🤖 AI Summary
Large multimodal models (LMMs) exhibit significant limitations in spatial reasoning tasks over structured visualizations such as floor plans. Method: We propose scalable vector graphics (SVG) as a structured decomposition tool—explicitly encoding geometric, topological, and semantic information—and integrate it with rasterized inputs (PNG) to systematically evaluate its enhancement effect on three state-of-the-art LMMs: GPT-4o, Claude 3.7 Sonnet, and Llama 3.2 11B Vision Instruct. Results: SVG+PNG fusion improves basic spatial understanding (e.g., room identification) but degrades performance on deeper reasoning tasks like path planning, exposing deficiencies in current decomposition strategies regarding hierarchical coupling and cognitive balance. This work provides the first systematic empirical validation of SVG as an interpretable intermediate representation for LMM-based spatial reasoning, delineating both its potential and fundamental boundaries.

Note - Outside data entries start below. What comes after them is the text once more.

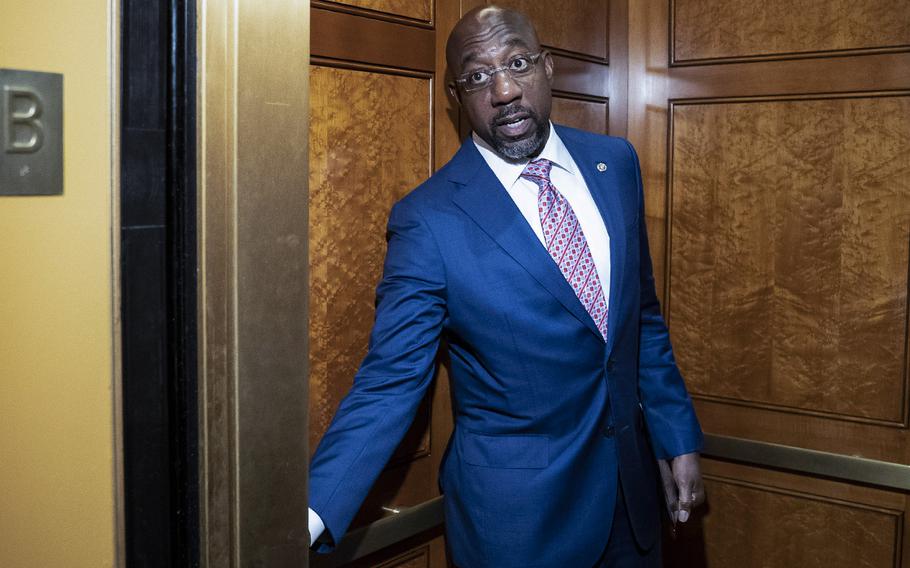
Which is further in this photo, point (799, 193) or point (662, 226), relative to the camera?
point (662, 226)

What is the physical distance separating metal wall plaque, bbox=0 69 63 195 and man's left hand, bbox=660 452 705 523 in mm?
1545

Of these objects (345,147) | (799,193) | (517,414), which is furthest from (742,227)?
(345,147)

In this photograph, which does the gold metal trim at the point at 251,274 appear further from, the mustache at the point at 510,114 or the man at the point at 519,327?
the mustache at the point at 510,114

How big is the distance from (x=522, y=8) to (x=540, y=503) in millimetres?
1143

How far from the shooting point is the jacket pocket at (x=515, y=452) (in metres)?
1.75

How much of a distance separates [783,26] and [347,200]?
1261 millimetres

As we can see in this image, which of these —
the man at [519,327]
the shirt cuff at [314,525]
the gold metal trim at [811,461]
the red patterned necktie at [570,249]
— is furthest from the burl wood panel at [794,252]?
the shirt cuff at [314,525]

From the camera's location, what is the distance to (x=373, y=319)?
186 centimetres

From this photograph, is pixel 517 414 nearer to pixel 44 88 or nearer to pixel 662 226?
pixel 662 226

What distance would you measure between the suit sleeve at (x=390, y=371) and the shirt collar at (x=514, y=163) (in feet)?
0.69

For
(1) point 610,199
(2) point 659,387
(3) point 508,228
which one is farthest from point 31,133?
(2) point 659,387

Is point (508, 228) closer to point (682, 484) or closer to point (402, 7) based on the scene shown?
point (402, 7)

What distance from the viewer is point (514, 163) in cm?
Answer: 187

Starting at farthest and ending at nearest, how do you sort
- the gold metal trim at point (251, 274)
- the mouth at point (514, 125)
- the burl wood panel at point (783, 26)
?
the burl wood panel at point (783, 26), the mouth at point (514, 125), the gold metal trim at point (251, 274)
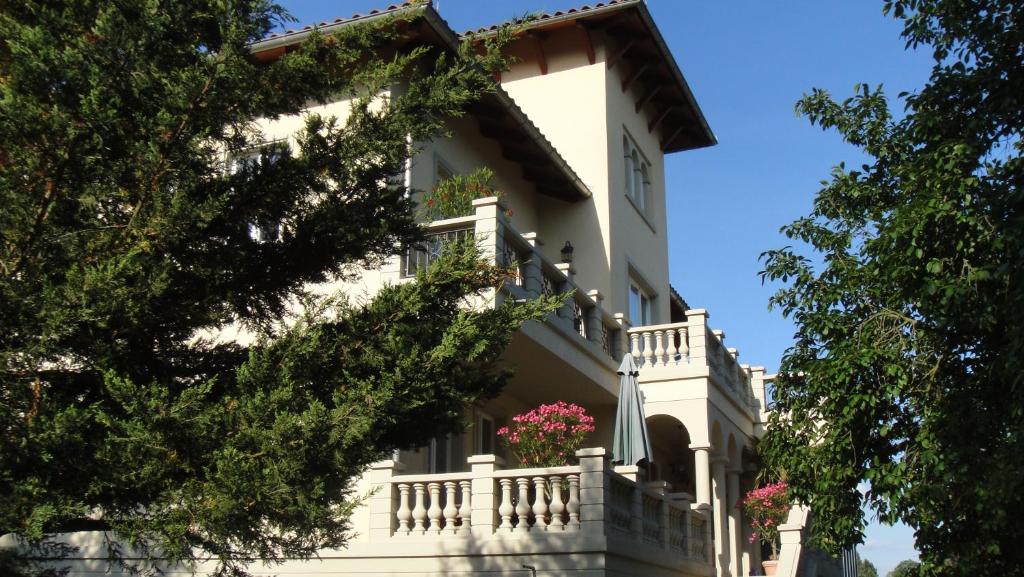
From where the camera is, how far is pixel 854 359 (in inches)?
407

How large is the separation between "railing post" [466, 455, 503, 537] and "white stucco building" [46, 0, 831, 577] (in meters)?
0.02

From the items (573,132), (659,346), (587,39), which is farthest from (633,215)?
(659,346)

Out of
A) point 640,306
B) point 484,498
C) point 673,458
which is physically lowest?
point 484,498

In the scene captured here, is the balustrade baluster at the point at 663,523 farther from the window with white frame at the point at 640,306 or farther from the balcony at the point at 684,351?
the window with white frame at the point at 640,306

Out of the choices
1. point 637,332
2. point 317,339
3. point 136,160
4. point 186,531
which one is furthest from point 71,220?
point 637,332

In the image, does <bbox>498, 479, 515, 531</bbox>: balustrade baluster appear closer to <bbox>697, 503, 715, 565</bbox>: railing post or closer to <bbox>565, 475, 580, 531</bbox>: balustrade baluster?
<bbox>565, 475, 580, 531</bbox>: balustrade baluster

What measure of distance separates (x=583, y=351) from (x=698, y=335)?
2.99 m

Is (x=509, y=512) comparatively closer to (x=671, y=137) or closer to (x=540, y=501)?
(x=540, y=501)

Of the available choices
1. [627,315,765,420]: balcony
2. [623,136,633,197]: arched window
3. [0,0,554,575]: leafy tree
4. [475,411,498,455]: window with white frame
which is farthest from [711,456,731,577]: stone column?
[0,0,554,575]: leafy tree

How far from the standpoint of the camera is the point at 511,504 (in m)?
12.2

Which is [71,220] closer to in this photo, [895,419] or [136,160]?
[136,160]

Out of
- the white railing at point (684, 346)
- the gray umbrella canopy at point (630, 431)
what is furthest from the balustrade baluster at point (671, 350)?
the gray umbrella canopy at point (630, 431)

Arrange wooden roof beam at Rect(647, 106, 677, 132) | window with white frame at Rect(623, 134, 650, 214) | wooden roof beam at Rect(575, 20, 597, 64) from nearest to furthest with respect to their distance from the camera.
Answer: wooden roof beam at Rect(575, 20, 597, 64) → window with white frame at Rect(623, 134, 650, 214) → wooden roof beam at Rect(647, 106, 677, 132)

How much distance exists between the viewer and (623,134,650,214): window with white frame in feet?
75.5
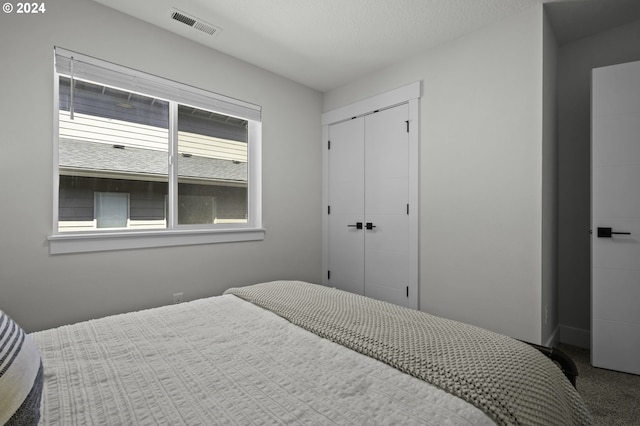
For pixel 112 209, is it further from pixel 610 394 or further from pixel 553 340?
pixel 553 340

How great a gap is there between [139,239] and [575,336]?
373 centimetres

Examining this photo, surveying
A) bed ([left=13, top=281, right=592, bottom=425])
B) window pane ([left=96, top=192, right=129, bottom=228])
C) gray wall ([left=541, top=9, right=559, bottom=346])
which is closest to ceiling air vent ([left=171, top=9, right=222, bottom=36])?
window pane ([left=96, top=192, right=129, bottom=228])

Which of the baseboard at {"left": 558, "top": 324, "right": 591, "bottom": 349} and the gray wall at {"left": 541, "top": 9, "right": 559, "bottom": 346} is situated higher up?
the gray wall at {"left": 541, "top": 9, "right": 559, "bottom": 346}

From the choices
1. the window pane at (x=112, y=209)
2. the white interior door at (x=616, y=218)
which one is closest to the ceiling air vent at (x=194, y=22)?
the window pane at (x=112, y=209)

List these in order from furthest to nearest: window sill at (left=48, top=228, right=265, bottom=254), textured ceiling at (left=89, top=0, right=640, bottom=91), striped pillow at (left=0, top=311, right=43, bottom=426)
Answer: textured ceiling at (left=89, top=0, right=640, bottom=91), window sill at (left=48, top=228, right=265, bottom=254), striped pillow at (left=0, top=311, right=43, bottom=426)

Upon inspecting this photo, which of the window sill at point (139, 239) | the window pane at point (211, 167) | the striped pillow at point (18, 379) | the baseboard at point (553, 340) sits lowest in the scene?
the baseboard at point (553, 340)

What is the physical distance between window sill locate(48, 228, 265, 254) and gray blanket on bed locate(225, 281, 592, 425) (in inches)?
57.4

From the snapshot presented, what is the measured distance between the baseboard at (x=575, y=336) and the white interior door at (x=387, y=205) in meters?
1.37

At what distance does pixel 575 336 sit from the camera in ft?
9.00

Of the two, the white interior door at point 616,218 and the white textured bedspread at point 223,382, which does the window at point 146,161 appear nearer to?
the white textured bedspread at point 223,382

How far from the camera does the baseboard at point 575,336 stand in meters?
2.68

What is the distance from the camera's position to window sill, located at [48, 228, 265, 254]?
2.11 metres

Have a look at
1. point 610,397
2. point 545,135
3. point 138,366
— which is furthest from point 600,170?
point 138,366

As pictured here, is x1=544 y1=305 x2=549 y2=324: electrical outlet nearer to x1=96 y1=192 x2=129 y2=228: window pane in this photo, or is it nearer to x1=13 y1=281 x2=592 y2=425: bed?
x1=13 y1=281 x2=592 y2=425: bed
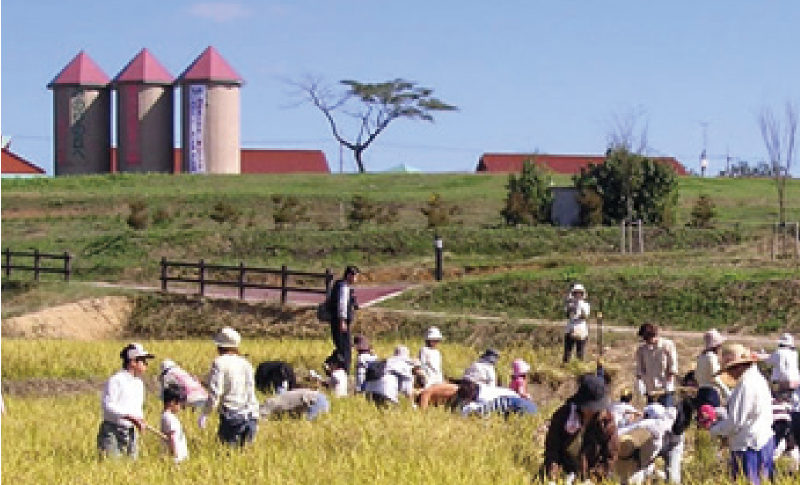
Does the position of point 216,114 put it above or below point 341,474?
above

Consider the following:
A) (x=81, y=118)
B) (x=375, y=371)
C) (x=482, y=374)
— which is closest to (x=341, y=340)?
(x=375, y=371)

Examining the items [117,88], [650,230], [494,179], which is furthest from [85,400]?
[117,88]

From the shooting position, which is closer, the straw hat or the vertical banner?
the straw hat

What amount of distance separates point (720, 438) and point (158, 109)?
67.2 metres

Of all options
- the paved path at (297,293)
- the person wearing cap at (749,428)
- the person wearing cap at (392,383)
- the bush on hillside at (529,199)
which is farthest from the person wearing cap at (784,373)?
the bush on hillside at (529,199)

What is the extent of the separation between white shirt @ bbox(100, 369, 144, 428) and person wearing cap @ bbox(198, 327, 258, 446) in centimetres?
66

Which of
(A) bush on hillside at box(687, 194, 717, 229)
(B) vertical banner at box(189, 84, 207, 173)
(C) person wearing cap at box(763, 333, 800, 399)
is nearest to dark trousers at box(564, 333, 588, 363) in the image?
(C) person wearing cap at box(763, 333, 800, 399)

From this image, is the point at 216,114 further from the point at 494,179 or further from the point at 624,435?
the point at 624,435

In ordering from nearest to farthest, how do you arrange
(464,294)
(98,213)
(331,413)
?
Result: 1. (331,413)
2. (464,294)
3. (98,213)

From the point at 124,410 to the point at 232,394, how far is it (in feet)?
2.95

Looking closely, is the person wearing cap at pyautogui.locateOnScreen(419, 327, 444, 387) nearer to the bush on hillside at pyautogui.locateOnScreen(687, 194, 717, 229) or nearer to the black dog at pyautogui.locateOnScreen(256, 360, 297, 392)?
the black dog at pyautogui.locateOnScreen(256, 360, 297, 392)

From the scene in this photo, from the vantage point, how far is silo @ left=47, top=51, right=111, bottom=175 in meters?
80.8

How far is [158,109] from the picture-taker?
78.2 meters

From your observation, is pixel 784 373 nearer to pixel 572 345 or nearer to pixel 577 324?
pixel 577 324
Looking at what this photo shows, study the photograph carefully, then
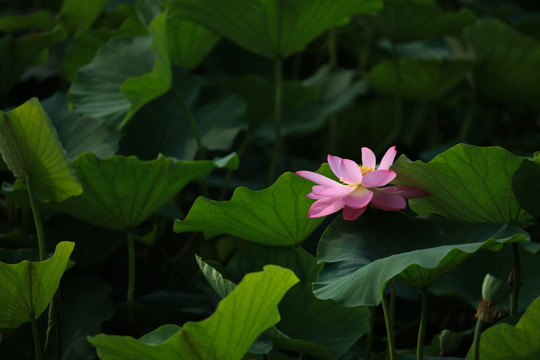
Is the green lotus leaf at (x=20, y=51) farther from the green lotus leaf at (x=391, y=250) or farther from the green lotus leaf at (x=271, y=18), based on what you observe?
the green lotus leaf at (x=391, y=250)

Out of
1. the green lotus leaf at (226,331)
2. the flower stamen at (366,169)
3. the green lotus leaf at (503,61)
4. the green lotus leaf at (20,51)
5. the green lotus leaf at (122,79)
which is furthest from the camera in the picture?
the green lotus leaf at (503,61)

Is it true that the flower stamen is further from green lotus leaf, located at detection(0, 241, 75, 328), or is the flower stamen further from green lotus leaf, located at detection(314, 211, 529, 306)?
green lotus leaf, located at detection(0, 241, 75, 328)

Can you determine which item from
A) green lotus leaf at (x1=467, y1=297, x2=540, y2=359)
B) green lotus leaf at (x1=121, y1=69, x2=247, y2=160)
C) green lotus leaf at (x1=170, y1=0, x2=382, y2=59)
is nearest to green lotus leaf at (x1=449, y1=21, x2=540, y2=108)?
green lotus leaf at (x1=170, y1=0, x2=382, y2=59)

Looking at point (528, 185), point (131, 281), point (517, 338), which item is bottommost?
point (131, 281)

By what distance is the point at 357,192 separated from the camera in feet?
2.34

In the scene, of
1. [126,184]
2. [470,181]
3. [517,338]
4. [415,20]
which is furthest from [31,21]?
[517,338]

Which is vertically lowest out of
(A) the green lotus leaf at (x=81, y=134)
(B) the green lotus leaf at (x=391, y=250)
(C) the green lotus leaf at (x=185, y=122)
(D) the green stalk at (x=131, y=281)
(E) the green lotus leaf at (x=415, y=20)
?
(D) the green stalk at (x=131, y=281)

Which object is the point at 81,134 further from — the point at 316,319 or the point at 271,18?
the point at 316,319

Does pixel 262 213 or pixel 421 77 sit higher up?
pixel 262 213

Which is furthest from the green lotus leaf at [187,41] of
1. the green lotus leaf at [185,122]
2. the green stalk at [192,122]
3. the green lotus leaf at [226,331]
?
the green lotus leaf at [226,331]

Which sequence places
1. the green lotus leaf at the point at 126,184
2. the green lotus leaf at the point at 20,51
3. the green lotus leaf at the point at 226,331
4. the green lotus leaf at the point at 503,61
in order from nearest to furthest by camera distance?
the green lotus leaf at the point at 226,331
the green lotus leaf at the point at 126,184
the green lotus leaf at the point at 20,51
the green lotus leaf at the point at 503,61

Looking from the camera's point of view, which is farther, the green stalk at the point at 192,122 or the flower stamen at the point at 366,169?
the green stalk at the point at 192,122

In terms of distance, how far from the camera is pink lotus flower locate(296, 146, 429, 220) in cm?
70

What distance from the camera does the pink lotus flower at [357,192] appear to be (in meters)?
0.70
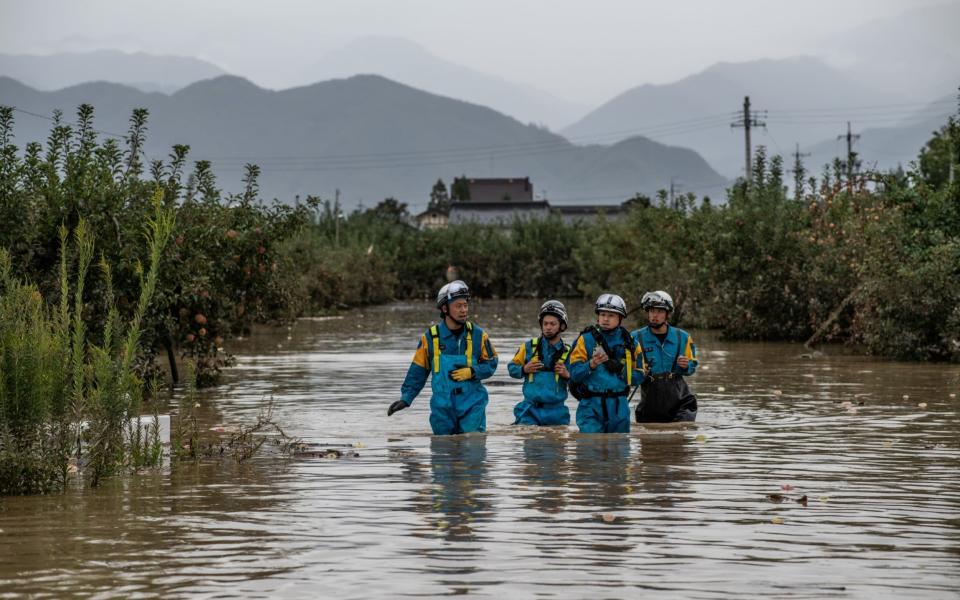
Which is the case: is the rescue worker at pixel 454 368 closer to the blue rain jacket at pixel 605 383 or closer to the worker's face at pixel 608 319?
the blue rain jacket at pixel 605 383

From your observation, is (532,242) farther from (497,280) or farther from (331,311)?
(331,311)

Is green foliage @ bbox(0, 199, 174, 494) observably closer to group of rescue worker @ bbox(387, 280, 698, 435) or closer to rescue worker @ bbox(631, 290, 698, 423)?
group of rescue worker @ bbox(387, 280, 698, 435)

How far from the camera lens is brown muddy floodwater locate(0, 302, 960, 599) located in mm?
7336

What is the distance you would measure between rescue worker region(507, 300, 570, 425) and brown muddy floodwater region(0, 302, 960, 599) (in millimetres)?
230

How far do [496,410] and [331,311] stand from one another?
35.2 metres

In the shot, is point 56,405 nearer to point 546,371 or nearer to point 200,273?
point 546,371

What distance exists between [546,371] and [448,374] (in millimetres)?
1091

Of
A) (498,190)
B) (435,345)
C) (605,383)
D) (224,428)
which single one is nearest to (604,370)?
(605,383)

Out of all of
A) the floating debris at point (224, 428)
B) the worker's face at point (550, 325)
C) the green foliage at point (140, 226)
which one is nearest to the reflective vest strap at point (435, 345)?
the worker's face at point (550, 325)

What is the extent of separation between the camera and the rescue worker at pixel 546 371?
13.2 meters

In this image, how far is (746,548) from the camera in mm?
8102

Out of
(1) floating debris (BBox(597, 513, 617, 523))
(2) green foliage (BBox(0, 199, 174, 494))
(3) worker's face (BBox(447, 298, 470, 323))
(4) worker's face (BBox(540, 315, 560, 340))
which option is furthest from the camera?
(4) worker's face (BBox(540, 315, 560, 340))

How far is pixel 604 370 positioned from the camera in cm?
1295

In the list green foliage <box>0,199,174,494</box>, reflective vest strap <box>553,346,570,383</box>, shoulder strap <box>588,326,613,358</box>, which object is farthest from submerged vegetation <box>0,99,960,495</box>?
shoulder strap <box>588,326,613,358</box>
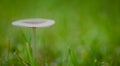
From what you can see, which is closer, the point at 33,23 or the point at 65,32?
the point at 33,23

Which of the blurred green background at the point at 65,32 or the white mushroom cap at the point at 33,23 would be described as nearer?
the white mushroom cap at the point at 33,23

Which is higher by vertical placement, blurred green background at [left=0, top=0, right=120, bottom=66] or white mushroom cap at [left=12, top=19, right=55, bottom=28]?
white mushroom cap at [left=12, top=19, right=55, bottom=28]

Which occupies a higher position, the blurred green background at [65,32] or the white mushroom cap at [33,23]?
the white mushroom cap at [33,23]

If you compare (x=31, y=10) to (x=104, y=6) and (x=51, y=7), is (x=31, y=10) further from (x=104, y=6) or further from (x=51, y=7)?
(x=104, y=6)

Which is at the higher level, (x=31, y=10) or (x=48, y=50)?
(x=31, y=10)

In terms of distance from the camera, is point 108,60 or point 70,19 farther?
point 70,19

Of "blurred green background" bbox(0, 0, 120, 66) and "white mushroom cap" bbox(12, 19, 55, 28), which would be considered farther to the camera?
"blurred green background" bbox(0, 0, 120, 66)

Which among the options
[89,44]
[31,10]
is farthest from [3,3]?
[89,44]
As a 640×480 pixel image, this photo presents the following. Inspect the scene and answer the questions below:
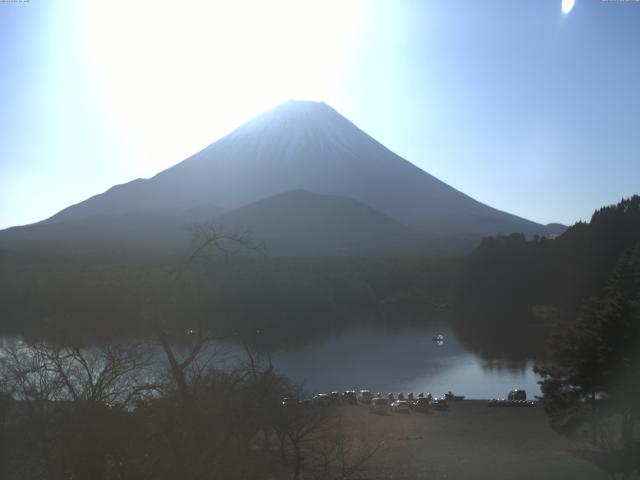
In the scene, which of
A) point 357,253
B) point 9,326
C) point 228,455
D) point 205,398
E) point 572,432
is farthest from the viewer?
point 357,253

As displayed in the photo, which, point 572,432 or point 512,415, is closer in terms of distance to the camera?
point 572,432


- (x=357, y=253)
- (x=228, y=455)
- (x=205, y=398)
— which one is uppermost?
(x=357, y=253)

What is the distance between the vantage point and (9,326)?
344 inches

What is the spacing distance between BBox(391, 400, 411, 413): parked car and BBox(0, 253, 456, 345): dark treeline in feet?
7.66

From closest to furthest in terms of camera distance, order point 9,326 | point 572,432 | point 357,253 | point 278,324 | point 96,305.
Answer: point 96,305, point 572,432, point 9,326, point 278,324, point 357,253

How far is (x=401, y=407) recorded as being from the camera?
10664 millimetres

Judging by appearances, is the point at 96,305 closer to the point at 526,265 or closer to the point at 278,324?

It establishes a novel paradigm and evidence-based foundation for robust, accessibility-oriented floor plan understanding.
📝 Abstract
Large multimodal models (LMMs) are increasingly capable of interpreting visualizations, yet they continue to struggle with spatial reasoning. One proposed strategy is decomposition, which breaks down complex visualizations into structured components. In this work, we examine the efficacy of scalable vector graphics (SVGs) as a decomposition strategy for improving LMMs'performance on floor plans comprehension. Floor plans serve as a valuable testbed because they combine geometry, topology, and semantics, and their reliable comprehension has real-world applications, such as accessibility for blind and low-vision individuals. We conducted an exploratory study with three LMMs (GPT-4o, Claude 3.7 Sonnet, and Llama 3.2 11B Vision Instruct) across 75 floor plans. Results show that combining SVG with raster input (SVG+PNG) improves performance on spatial understanding tasks but often hinders spatial reasoning, particularly in pathfinding. These findings highlight both the promise and limitations of decomposition as a strategy for advancing spatial visualization comprehension.